* _TO DO_
Since only part of the material below is wanted, output exactly the lines from the one with "Consider this experimental" up to and including the one with "The experiment compared".

* _DATA PROVIDED_
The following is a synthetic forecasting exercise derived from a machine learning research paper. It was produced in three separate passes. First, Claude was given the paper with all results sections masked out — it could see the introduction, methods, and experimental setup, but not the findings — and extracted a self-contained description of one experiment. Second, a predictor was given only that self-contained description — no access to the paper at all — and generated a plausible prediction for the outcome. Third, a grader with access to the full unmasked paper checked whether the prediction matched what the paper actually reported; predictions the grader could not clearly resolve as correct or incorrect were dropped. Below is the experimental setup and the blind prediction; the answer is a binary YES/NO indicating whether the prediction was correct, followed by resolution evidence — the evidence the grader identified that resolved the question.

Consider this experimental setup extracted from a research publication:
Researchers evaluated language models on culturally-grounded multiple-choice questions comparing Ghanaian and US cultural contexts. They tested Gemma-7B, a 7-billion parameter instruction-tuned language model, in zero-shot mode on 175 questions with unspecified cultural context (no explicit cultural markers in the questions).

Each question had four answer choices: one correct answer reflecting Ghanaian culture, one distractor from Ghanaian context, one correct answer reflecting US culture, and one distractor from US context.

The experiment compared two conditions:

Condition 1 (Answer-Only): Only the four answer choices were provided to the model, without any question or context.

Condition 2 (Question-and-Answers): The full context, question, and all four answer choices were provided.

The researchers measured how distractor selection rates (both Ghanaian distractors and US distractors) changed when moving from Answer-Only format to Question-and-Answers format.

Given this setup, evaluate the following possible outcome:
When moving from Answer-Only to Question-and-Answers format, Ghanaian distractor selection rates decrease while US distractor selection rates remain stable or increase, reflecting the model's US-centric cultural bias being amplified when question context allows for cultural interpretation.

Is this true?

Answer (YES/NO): NO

* _TASK OUTPUT_
Consider this experimental setup extracted from a research publication:
Researchers evaluated language models on culturally-grounded multiple-choice questions comparing Ghanaian and US cultural contexts. They tested Gemma-7B, a 7-billion parameter instruction-tuned language model, in zero-shot mode on 175 questions with unspecified cultural context (no explicit cultural markers in the questions).

Each question had four answer choices: one correct answer reflecting Ghanaian culture, one distractor from Ghanaian context, one correct answer reflecting US culture, and one distractor from US context.

The experiment compared two conditions:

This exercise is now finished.